--- start QUOTED TEXT ---

Re: Creating a new seq is not that fast

2017-04-18 Thread cblake
If zeroed memory is required semantically, then it's better to compare against 
`calloc` not `malloc` in an apples-to-apples sense.

Also, at least on Linux on you need to be careful in benchmarking this sort of 
thing. As you get to larger allocations the OS can actually give the process 
many linked copies of a copy-on-write 4096 byte page of all zero bytes. Because 
of the C-O-W, the initial allocation alone can seem much cheaper than it really 
is. The work is deferred to being done lazily as memory is written to.

This zero page business can also cause confusion with calloc-never-write 
read-only workloads in benchmarks (say `calloc` and then sum all the ints) 
because on x86 the cache is physically mapped and that single zero page can be 
fully L1 resident. Such L1 residence can give a "false" speed advantage 
compared to more aged/populated memory. [ This latter point is not relevant 
here, but seemed worth pointing out anyway -- it was how I personally 
discovered Linux was finally doing this optimization. ]


Re: Creating a new seq is not that fast

2017-04-18 Thread Jehan
For me, a `newSeq[int]()` takes about 23 nanoseconds and a 
`newSeqOfCap[int](128)` takes about 90 nanoseconds (2.5 GHz Intel Core i7), 
including the time for garbage collection, averaged over 100,000,000 
allocations.

This sounds about right. You have some unavoidable costs doing the allocation 
proper, and then for `newSeqOfCap[int](128)`, you have to also initialize about 
1K of additional memory.


Re: Creating a new seq is not that fast

2017-04-18 Thread qqtop
On my machine I find that



s = newSeqOfCap[int](128)


is about 10 times slower than



s = newSeq[int]()
 


Re: Creating a new seq is not that fast

2017-04-18 Thread Varriount
Probably. I wouldn't be surprised if part of the reason Nim's allocator is 
slightly slower is due to zeroing memory too.


Re: Creating a new seq is not that fast

2017-04-18 Thread bpr
> Neither comes close to stack allocation, but again, that's expected.

@Varriount, I added a benchmark with 
[alloca](https://github.com/bpr/nim-vla/blob/master/vla.nim) and using your 
compiler args it was consistently slightly faster than stack allocation via 
array for those sizes. Maybe because alloca doesn't zero the array on 
initialization and array does?


Re: Creating a new seq is not that fast

2017-04-17 Thread Varriount
Unfortunately, creating good benchmarks is hard. The benchmark above has some 
subtle faults that lessen its effectiveness.

First off, MyBuffer is a tuple type: 


type
  MyBuffer = tuple
d: array[128, int]
len: int


Tuple types are object types, which means they can be allocated on the stack. 
The only time object types are not allocated on the stack is when the object 
type is part of a reference type.

Because MyBuffer is a tuple, all tx() has to do is allocate ~129 integers worth 
of memory from the stack, which is a simple bump allocation (all the program 
has to do is move the current stack pointer up by X). A better way to test 
Nim's allocator is to compare it with the system malloc implementation.

--- end QUOTED TEXT ---
--- start PROVIDED RECORDS ---

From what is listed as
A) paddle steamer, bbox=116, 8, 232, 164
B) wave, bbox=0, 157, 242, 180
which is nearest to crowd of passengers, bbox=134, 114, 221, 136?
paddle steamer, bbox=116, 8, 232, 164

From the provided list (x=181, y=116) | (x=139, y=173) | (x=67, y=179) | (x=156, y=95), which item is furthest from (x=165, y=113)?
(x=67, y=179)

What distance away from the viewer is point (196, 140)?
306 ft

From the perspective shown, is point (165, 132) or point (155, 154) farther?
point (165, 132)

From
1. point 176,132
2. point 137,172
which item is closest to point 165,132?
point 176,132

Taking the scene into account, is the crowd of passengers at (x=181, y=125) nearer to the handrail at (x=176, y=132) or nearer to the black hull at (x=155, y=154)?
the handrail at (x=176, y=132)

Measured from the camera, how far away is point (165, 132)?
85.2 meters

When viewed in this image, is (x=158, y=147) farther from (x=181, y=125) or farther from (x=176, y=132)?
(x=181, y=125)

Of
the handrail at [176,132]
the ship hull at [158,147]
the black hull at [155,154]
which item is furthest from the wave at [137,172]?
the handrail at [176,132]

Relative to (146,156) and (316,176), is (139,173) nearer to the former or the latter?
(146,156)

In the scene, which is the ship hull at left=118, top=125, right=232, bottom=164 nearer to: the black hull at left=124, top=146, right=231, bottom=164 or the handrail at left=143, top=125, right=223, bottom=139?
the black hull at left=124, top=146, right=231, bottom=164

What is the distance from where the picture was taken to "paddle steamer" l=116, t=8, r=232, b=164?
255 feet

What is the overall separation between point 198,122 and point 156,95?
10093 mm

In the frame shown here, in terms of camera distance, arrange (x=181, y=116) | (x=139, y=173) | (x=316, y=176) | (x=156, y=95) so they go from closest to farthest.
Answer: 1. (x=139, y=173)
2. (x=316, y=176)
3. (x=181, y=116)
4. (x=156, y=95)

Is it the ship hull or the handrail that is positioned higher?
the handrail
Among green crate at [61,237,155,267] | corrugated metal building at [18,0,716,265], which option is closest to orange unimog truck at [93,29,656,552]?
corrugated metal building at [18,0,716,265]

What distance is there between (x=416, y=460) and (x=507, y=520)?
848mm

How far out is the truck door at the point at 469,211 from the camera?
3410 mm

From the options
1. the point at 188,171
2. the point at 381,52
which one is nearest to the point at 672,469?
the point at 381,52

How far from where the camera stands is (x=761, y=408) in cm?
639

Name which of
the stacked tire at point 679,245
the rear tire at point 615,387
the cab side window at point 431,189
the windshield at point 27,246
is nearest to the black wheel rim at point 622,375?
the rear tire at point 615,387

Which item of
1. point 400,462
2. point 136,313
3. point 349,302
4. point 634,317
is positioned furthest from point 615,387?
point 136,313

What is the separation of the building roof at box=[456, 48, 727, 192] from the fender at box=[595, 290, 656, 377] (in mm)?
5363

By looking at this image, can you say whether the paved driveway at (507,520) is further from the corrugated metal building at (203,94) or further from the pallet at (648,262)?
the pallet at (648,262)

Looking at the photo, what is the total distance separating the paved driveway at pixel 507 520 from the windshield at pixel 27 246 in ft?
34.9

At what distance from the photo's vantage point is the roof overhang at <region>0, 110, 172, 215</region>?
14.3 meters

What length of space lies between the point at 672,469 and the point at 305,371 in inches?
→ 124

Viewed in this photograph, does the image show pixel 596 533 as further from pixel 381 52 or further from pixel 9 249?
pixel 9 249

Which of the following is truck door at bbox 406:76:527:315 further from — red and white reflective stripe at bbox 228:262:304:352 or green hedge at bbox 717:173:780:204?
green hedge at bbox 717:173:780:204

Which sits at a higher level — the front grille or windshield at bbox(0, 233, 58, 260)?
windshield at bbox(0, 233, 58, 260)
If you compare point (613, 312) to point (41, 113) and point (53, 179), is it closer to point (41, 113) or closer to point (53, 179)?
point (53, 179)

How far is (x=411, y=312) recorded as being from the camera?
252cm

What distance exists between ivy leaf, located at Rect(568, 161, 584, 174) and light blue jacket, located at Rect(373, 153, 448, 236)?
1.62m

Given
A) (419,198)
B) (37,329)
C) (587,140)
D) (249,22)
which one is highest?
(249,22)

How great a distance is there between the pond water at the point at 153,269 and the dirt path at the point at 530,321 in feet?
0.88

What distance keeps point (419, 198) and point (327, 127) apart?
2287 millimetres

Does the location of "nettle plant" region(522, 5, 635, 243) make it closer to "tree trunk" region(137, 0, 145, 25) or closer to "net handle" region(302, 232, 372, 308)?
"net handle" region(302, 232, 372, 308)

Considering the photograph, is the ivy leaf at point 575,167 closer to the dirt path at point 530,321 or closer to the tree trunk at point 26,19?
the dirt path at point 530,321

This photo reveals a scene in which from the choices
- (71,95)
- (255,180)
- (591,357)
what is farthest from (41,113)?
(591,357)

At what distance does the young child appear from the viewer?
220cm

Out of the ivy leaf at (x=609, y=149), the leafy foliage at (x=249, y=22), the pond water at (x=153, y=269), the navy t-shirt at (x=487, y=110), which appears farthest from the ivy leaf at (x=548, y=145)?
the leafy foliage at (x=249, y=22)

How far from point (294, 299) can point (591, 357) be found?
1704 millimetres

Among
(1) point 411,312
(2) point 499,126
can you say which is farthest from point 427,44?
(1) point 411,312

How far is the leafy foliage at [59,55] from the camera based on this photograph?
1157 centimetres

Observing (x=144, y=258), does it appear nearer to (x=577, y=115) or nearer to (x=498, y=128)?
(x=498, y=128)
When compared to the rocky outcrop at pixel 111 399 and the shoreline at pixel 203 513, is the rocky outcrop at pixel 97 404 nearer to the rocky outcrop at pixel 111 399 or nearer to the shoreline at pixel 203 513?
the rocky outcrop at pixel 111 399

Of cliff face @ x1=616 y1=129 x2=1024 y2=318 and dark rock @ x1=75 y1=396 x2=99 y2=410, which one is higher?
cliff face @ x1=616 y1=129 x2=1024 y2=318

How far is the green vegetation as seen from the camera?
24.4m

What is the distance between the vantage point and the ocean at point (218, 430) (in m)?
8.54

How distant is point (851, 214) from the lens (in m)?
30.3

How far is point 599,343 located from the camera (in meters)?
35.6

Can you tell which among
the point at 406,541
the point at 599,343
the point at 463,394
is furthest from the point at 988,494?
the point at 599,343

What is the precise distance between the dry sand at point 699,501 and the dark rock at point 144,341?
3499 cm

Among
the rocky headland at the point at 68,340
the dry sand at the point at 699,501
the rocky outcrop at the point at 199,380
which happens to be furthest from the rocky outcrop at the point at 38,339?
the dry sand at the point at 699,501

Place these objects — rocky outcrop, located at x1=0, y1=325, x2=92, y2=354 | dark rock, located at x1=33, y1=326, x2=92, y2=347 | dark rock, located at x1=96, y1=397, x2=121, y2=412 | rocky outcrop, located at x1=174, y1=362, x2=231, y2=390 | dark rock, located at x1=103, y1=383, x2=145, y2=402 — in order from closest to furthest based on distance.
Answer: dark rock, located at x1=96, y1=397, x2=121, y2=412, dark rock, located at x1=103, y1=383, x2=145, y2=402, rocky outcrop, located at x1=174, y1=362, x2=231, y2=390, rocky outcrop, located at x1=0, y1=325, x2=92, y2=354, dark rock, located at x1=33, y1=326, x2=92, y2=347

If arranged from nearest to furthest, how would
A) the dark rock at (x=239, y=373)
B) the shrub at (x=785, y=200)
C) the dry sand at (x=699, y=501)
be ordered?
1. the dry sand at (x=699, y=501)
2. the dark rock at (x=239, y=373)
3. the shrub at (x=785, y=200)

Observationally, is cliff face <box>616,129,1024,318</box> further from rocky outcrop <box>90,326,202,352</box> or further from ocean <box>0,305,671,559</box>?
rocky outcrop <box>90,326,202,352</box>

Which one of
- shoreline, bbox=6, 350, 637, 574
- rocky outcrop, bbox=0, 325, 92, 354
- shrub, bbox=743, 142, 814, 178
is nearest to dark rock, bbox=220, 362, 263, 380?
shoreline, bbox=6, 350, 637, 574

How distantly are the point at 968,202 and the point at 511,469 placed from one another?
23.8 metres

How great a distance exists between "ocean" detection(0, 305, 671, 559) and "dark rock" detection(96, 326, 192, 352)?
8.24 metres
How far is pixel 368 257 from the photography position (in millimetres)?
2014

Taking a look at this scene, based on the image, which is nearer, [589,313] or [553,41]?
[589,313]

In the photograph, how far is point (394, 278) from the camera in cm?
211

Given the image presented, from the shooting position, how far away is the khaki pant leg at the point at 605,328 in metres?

--- end PROVIDED RECORDS ---

- WHAT TO WORK ON
a: In the entries, swap "green vegetation" for "leafy plants" and write out the stretch from the line containing "Of cliff face" through the line containing "Answer: dark rock, located", with everything else left as it is.
b: Resume the forum thread on seq creation speed from its final sentence.
These entries are unrelated to the forum thread on seq creation speed.

- THE ANSWERS
a:
Of cliff face @ x1=616 y1=129 x2=1024 y2=318 and dark rock @ x1=75 y1=396 x2=99 y2=410, which one is higher?
cliff face @ x1=616 y1=129 x2=1024 y2=318

How far is the leafy plants as seen from the camera?
24.4m

What is the distance between the vantage point and the ocean at point (218, 430) (in m)?
8.54

How distant is point (851, 214) from the lens (in m)?
30.3

How far is point 599,343 located from the camera (in meters)?
35.6

Can you tell which among
the point at 406,541
the point at 599,343
the point at 463,394
is furthest from the point at 988,494?
the point at 599,343

What is the precise distance between the dry sand at point 699,501 and the dark rock at point 144,341?
3499 cm

Among
the rocky headland at the point at 68,340
the dry sand at the point at 699,501
the rocky outcrop at the point at 199,380
which happens to be furthest from the rocky outcrop at the point at 38,339?
the dry sand at the point at 699,501

Place these objects — rocky outcrop, located at x1=0, y1=325, x2=92, y2=354 | dark rock, located at x1=33, y1=326, x2=92, y2=347 | dark rock, located at x1=96, y1=397, x2=121, y2=412 | rocky outcrop, located at x1=174, y1=362, x2=231, y2=390 | dark rock, located at x1=103, y1=383, x2=145, y2=402 — in order from closest to furthest based on distance.
Answer: dark rock, located at x1=96, y1=397, x2=121, y2=412, dark rock, located at x1=103, y1=383, x2=145, y2=402, rocky outcrop, located at x1=174, y1=362, x2=231, y2=390, rocky outcrop, located at x1=0, y1=325, x2=92, y2=354, dark rock, located at x1=33, y1=326, x2=92, y2=347

b:
Below is my version of the above benchmark. I've not tested it for Windows 
users - the worst that might happen is that you get a rather large file called 
'nul' full of numbers.


import times, random

proc malloc(size: uint): pointer {.header: "", importc: "malloc".}
proc free(p: pointer) {.header: "", importc: "free".}

const bufferSize = 128

type
  MyBuffer = array[bufferSize, int]

proc testStackAllocation(): int =
  var s: MyBuffer
  result = cast[int](addr s)

proc testSequenceAllocation(): int =
  var s = newSeqOfCap[int](bufferSize)
  result = cast[int](addr s)

proc testMallocAllocation(): int =
  var res = malloc(uint(sizeof(MyBuffer)))
  free(res)
  result = cast[int](res)

proc testRandom(): int =
  result = random(7)


proc main =
  # Use writing to /dev/null to prevent compiler optimizations
  when defined(posix):
let nullfh = open("/dev/null", fmReadWrite)
  else:
let nullfh = open("nul") # untested!
  
  var baseline: float
  
  # Establish a baseline time of a really simple operation + writing to 
stdout
  # This way we can esentially measure how fast stdout can be written to, 
and
  # factor that out of other measurements.
  let z = cpuTime()
  for i in 0..10_000_000:
nullfh.write(i)
  baseline = cpuTime() - z
  echo "Baseline time:", baseline
  
  # Template to run test procedures.
  template runProc(testProc: typed, testName: string): untyped =
let t = cpuTime()
for _ in 0..10_000_000:
  var i = testProc()
  nullfh.write(i)
echo "Time for ", testName, ": ", (cpuTime() - t) - baseline
  
  # Test:
  #  - Stack allocation (which is usually a bump allocator)
  #  - Malloc allocation (system defined)
  #  - Nim allocation
  #  - Random number generation
  runProc(testStackAllocation, "stack allocation test")
  runProc(testSequenceAllocation, "sequence allocation test")
  runProc(testMallocAllocation, "malloc allocation test")
  runProc(testRandom, "random number generation test")

main()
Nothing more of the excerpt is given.